Vibrant Gujarat
Gujarat, home to the 4th Indian Ceramics Exhibition, is the leading industrialised State of India. It hosts a number of multinational corporations, large private sector companies, strong public sector enterprises and a large number of medium and small scale units. While hosting 5% of the Indian population, Gujarat contributes 21% of the country’s exports and around 16% of India’s industrial production.
This is the State that is consistently punching above its weight and offers South Asian manufacturers and foreign suppliers an extremely congenial business climate. The developments of the past few years – a major factor in our having relocated the Indian Ceramics to Ahmedabad – mean that significant moves are going to be seen in the next decade.

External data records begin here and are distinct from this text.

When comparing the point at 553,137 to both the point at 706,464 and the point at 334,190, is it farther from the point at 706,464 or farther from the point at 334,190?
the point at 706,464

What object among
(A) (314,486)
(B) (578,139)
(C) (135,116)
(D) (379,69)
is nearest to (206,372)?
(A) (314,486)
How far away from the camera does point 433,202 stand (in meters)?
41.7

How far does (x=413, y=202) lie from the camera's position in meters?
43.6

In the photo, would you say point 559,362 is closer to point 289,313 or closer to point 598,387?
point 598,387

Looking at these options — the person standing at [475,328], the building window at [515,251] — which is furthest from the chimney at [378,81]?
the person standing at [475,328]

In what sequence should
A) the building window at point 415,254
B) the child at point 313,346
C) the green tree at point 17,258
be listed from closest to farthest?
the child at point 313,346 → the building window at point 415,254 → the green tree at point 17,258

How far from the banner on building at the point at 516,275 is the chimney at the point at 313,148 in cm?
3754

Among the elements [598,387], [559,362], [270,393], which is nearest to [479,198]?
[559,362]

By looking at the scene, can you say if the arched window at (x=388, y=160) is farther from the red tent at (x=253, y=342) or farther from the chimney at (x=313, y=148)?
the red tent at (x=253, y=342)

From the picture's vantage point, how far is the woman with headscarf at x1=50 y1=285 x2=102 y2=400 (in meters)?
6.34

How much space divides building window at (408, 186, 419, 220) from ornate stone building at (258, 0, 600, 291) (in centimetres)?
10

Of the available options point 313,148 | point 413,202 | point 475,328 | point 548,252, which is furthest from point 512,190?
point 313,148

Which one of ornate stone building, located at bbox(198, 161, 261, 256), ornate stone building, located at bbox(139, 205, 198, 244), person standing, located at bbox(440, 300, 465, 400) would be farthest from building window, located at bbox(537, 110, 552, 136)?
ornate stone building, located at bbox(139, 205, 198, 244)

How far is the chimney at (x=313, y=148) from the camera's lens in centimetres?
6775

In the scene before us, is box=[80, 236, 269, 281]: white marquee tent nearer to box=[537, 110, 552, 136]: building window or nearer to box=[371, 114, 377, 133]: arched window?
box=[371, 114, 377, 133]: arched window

The recent Reserve Bank of India report named Gujarat as Number 1 in terms of proposed investments. It identified Gujarat as having garnered $17.8 billion from 86 projects, which is 25.8% of the total country investments of $69 billion received during 2007. All this activity has been backed up on a rolling basis by the ‘Vibrant Gujarat’ events. Held biennially, three such have taken place so far (2003, 2005 and 2007) and have succeeded in securing investment proposals to the tune of $180 billion.
Actual performance in this part of north-western India is matching ambition. GDP rocketed by 10.33% in the last fiscal year and expectations for the current year are even more bullish – generally pitched at around 11.25%. In the last 10 years, Gross Domestic State Production has run at an average of 14%.
Naturally, manufacturing chiefs and potential investors look to solid plans on transport, power, and construction, not least the ceramic community for which all these are extremely important. There has been a construction boom underway here for some time and all the signs are that this will continue. Hotel, entertainment and retail projects are all on the up as more and more people are attracted to the area.
As an example, the Gujarat government has announced that it will spend $112 million on several special projects which are planned in and around the Ambaji Temple. The project, just launched, will help promote tourism in the next five years.
Also part of the 11th five-year plan, the State economy will certainly get a shot in the arm from the 11 new ports that are being planned.
Crucially – for Gujarat and for its Ceramic Cluster – the development not only of improved gas supplies but also the construction of new power plants will lead to energy self-sufficiency in the region. There is certainly excitement at the prospect of significant new gas supplies from the Krishna-Godavari basin, sometimes referred to as India’s ‘North Sea’.
On top of all this, and just up the expressway from where Indian Ceramics is being held in March, is the construction of the Gujarat International Finance Tec-City (GIFT). This will sit on a site for which a minimum of 500 acres has already been allocated and will transform the skyline between Ahmedabad and Gandhinagar.
This global financial and IT services hub will be the first of its kind in India and by very final completion in 2017 will be the centre for not only a massively impressive entrepreneurial, modern city but also 500,000 jobs and 50,000 homes.
Vibrant Gujarat indeed – it’s why we’re here and it’s why you really need to be with us.